TASK BRIEF: Print the full listing exactly.
·····
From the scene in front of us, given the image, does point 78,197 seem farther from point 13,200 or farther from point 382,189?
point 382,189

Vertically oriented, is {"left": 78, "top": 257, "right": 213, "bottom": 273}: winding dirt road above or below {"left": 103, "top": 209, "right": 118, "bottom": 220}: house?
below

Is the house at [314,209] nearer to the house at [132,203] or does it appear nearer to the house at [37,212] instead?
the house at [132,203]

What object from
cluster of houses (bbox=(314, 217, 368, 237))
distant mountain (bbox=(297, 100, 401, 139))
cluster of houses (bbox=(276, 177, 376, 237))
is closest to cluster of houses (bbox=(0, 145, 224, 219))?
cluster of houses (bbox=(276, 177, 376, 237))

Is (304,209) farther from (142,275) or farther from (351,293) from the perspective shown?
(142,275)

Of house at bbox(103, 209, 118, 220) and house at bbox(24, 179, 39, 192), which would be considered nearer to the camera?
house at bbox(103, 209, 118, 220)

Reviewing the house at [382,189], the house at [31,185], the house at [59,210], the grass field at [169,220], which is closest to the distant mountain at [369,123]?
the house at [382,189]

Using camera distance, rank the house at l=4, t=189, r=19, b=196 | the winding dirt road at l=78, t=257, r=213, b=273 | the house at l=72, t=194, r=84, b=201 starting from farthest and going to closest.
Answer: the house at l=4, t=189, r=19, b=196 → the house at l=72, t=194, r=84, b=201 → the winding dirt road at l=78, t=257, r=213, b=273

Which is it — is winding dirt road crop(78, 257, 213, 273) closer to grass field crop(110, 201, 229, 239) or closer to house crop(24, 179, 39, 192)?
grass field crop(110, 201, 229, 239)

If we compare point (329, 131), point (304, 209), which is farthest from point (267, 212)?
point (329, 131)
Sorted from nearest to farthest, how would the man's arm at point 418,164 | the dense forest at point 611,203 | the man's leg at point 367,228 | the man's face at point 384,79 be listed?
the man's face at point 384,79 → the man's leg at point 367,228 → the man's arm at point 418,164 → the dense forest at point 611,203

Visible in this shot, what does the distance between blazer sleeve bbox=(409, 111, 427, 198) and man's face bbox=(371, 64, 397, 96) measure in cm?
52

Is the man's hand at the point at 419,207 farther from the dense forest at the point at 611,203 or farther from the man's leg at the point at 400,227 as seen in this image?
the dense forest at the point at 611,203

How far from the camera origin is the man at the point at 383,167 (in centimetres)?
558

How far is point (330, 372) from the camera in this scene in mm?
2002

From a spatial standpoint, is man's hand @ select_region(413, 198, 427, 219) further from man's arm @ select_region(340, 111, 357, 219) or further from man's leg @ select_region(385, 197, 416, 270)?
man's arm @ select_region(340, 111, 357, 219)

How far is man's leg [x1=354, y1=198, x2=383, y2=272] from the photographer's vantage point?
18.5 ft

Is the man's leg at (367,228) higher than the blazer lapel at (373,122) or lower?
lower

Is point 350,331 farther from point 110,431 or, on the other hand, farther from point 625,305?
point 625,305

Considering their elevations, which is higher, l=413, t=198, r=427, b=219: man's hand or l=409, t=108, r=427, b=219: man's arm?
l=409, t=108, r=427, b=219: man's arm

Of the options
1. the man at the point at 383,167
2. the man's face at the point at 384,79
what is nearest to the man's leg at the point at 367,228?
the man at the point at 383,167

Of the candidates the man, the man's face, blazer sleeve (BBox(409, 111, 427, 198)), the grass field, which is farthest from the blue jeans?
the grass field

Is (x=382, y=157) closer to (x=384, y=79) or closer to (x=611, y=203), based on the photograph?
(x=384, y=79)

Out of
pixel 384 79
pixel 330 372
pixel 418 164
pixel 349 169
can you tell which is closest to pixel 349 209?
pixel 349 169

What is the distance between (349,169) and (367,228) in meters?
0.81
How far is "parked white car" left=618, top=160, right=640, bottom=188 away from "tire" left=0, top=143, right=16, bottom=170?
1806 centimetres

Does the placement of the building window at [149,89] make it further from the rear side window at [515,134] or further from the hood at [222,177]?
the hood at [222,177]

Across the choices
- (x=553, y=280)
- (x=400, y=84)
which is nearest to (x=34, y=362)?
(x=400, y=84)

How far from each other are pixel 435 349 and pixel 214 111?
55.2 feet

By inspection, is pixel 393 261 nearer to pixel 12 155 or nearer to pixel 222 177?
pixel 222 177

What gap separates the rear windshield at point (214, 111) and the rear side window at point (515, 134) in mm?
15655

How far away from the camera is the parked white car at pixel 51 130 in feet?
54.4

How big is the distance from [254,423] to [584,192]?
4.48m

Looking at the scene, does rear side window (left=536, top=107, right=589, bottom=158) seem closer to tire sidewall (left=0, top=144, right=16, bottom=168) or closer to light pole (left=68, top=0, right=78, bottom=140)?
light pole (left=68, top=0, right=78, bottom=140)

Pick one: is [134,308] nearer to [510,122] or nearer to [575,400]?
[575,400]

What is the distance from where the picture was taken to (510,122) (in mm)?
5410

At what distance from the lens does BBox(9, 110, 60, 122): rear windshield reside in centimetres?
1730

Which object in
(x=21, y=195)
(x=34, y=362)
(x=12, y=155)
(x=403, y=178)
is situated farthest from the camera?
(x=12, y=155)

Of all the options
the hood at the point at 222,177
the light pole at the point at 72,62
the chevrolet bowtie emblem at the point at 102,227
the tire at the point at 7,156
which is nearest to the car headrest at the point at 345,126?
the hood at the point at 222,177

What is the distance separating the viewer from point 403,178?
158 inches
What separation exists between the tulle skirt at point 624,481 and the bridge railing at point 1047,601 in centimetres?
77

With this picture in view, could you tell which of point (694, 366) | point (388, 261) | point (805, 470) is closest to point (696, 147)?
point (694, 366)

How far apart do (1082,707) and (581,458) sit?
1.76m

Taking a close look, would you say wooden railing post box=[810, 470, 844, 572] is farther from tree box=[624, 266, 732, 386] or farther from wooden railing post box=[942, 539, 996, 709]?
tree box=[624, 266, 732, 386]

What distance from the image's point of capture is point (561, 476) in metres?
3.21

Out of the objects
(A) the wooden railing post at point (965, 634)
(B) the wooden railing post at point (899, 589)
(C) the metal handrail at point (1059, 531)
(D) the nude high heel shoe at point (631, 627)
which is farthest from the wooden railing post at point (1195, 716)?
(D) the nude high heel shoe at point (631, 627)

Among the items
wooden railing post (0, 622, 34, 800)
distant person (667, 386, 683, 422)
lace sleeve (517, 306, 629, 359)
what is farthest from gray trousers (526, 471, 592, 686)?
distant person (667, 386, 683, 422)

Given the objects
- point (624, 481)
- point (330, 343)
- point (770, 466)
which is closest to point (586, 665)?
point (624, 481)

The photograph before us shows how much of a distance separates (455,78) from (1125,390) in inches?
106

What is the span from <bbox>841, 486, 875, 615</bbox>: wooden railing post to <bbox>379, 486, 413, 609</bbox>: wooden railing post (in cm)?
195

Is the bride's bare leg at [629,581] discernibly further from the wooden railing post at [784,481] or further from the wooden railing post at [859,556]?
·····
EXERCISE RESPONSE:
From the scene in front of us, given the image, does point 78,197 seem farther from point 13,200 or farther from point 382,189?
point 382,189

Vertically oriented, is {"left": 78, "top": 257, "right": 213, "bottom": 273}: winding dirt road above or below {"left": 103, "top": 209, "right": 118, "bottom": 220}: house?
below

Is the house at [314,209] nearer to the house at [132,203] or does it appear nearer to the house at [37,212] instead?
the house at [132,203]

What object from
cluster of houses (bbox=(314, 217, 368, 237))
distant mountain (bbox=(297, 100, 401, 139))
cluster of houses (bbox=(276, 177, 376, 237))
is closest to cluster of houses (bbox=(0, 145, 224, 219))?
cluster of houses (bbox=(276, 177, 376, 237))

Is (304,209) farther from (142,275) or farther from (351,293) from the perspective shown?
(142,275)

Of house at bbox(103, 209, 118, 220) and house at bbox(24, 179, 39, 192), which would be considered nearer to the camera?
house at bbox(103, 209, 118, 220)

Reviewing the house at [382,189], the house at [31,185], the house at [59,210], the grass field at [169,220], which is closest to the distant mountain at [369,123]?
the house at [382,189]

Using camera distance, rank the house at l=4, t=189, r=19, b=196 | the winding dirt road at l=78, t=257, r=213, b=273 | the house at l=72, t=194, r=84, b=201 starting from farthest and going to closest.
Answer: the house at l=4, t=189, r=19, b=196 → the house at l=72, t=194, r=84, b=201 → the winding dirt road at l=78, t=257, r=213, b=273

Which is it — is winding dirt road crop(78, 257, 213, 273) closer to grass field crop(110, 201, 229, 239) or closer to house crop(24, 179, 39, 192)?
grass field crop(110, 201, 229, 239)

If we compare point (329, 131), point (304, 209), which is farthest from point (267, 212)?
point (329, 131)
Sorted from nearest to farthest, how would the man's arm at point 418,164 | the dense forest at point 611,203 | the man's leg at point 367,228 | the man's face at point 384,79 be listed?
the man's face at point 384,79 → the man's leg at point 367,228 → the man's arm at point 418,164 → the dense forest at point 611,203

Visible in this shot, what does the distance between blazer sleeve bbox=(409, 111, 427, 198) and man's face bbox=(371, 64, 397, 96) measure in cm?
52

Is the man's hand at the point at 419,207 farther from the dense forest at the point at 611,203 or farther from the man's leg at the point at 400,227 as seen in this image?
the dense forest at the point at 611,203

How far from the camera origin is the man at the point at 383,167 (in centimetres)?
558

How far is point (330, 372) from the camera in this scene in mm?
2002

From a spatial standpoint, is man's hand @ select_region(413, 198, 427, 219) further from man's arm @ select_region(340, 111, 357, 219) or further from man's leg @ select_region(385, 197, 416, 270)?
man's arm @ select_region(340, 111, 357, 219)

How far is man's leg [x1=354, y1=198, x2=383, y2=272] from the photographer's vantage point?
18.5 ft

Is the man's leg at (367,228) higher than the blazer lapel at (373,122) or lower?
lower

Is point 350,331 farther from point 110,431 or, on the other hand, farther from point 625,305?
point 625,305

Considering their elevations, which is higher, l=413, t=198, r=427, b=219: man's hand or l=409, t=108, r=427, b=219: man's arm?
l=409, t=108, r=427, b=219: man's arm

Of the options
1. the man at the point at 383,167
2. the man's face at the point at 384,79
what is nearest to the man's leg at the point at 367,228?
the man at the point at 383,167

Of the candidates the man, the man's face, blazer sleeve (BBox(409, 111, 427, 198)), the grass field, which is farthest from the blue jeans?
the grass field

Is (x=382, y=157) closer to (x=384, y=79) or closer to (x=611, y=203), based on the photograph?
(x=384, y=79)

Out of
pixel 384 79
pixel 330 372
pixel 418 164
pixel 349 169
can you tell which is closest to pixel 349 209?
pixel 349 169

What is the distance between (349,169) and (367,228) in meters?
0.81
How far is "parked white car" left=618, top=160, right=640, bottom=188 away from "tire" left=0, top=143, right=16, bottom=170?
1806 centimetres

Does the placement of the building window at [149,89] make it further from the rear side window at [515,134] or further from the hood at [222,177]?
the hood at [222,177]

Across the choices
- (x=553, y=280)
- (x=400, y=84)
which is nearest to (x=34, y=362)?
(x=400, y=84)

How far from each other are pixel 435 349 and pixel 214 111?
55.2 feet

By inspection, is pixel 393 261 nearer to pixel 12 155 or nearer to pixel 222 177?
pixel 222 177

What gap separates the rear windshield at point (214, 111) and the rear side window at point (515, 134) in mm?
15655

How far away from the camera is the parked white car at pixel 51 130 in feet?
54.4

How big is the distance from [254,423] to [584,192]?
4.48m

Looking at the scene, does rear side window (left=536, top=107, right=589, bottom=158) seem closer to tire sidewall (left=0, top=144, right=16, bottom=168) or closer to light pole (left=68, top=0, right=78, bottom=140)?
light pole (left=68, top=0, right=78, bottom=140)

Pick one: is [134,308] nearer to [510,122] or nearer to [575,400]?
[575,400]

What is the distance from where the picture was taken to (510,122) (in mm)?
5410

At what distance from the lens does BBox(9, 110, 60, 122): rear windshield reside in centimetres?
1730

Which object in
(x=21, y=195)
(x=34, y=362)
(x=12, y=155)
(x=403, y=178)
is situated farthest from the camera?
(x=12, y=155)

Of all the options
the hood at the point at 222,177
the light pole at the point at 72,62
the chevrolet bowtie emblem at the point at 102,227
the tire at the point at 7,156
which is nearest to the car headrest at the point at 345,126?
the hood at the point at 222,177

What is the distance separating the viewer from point 403,178?
158 inches
What separation exists between the tulle skirt at point 624,481 and the bridge railing at point 1047,601 in centimetres?
77

With this picture in view, could you tell which of point (694, 366) | point (388, 261) | point (805, 470) is closest to point (696, 147)?
point (694, 366)

How far apart do (1082,707) and (581,458) sit?
1.76m

Taking a close look, would you say wooden railing post box=[810, 470, 844, 572] is farther from tree box=[624, 266, 732, 386] or farther from wooden railing post box=[942, 539, 996, 709]?
tree box=[624, 266, 732, 386]

What distance from the image's point of capture is point (561, 476) in metres?
3.21

Out of the objects
(A) the wooden railing post at point (965, 634)
(B) the wooden railing post at point (899, 589)
(C) the metal handrail at point (1059, 531)
(D) the nude high heel shoe at point (631, 627)
which is farthest from the wooden railing post at point (1195, 716)?
(D) the nude high heel shoe at point (631, 627)

Among the items
wooden railing post (0, 622, 34, 800)
distant person (667, 386, 683, 422)
lace sleeve (517, 306, 629, 359)
what is farthest from gray trousers (526, 471, 592, 686)?
distant person (667, 386, 683, 422)

Given the objects
- point (624, 481)
- point (330, 343)
- point (770, 466)
which is closest to point (586, 665)?
point (624, 481)

The photograph before us shows how much of a distance separates (455,78) from (1125,390) in inches?
106

What is the span from <bbox>841, 486, 875, 615</bbox>: wooden railing post to <bbox>379, 486, 413, 609</bbox>: wooden railing post (in cm)?
195

Is the bride's bare leg at [629,581] discernibly further from the wooden railing post at [784,481] or further from the wooden railing post at [859,556]?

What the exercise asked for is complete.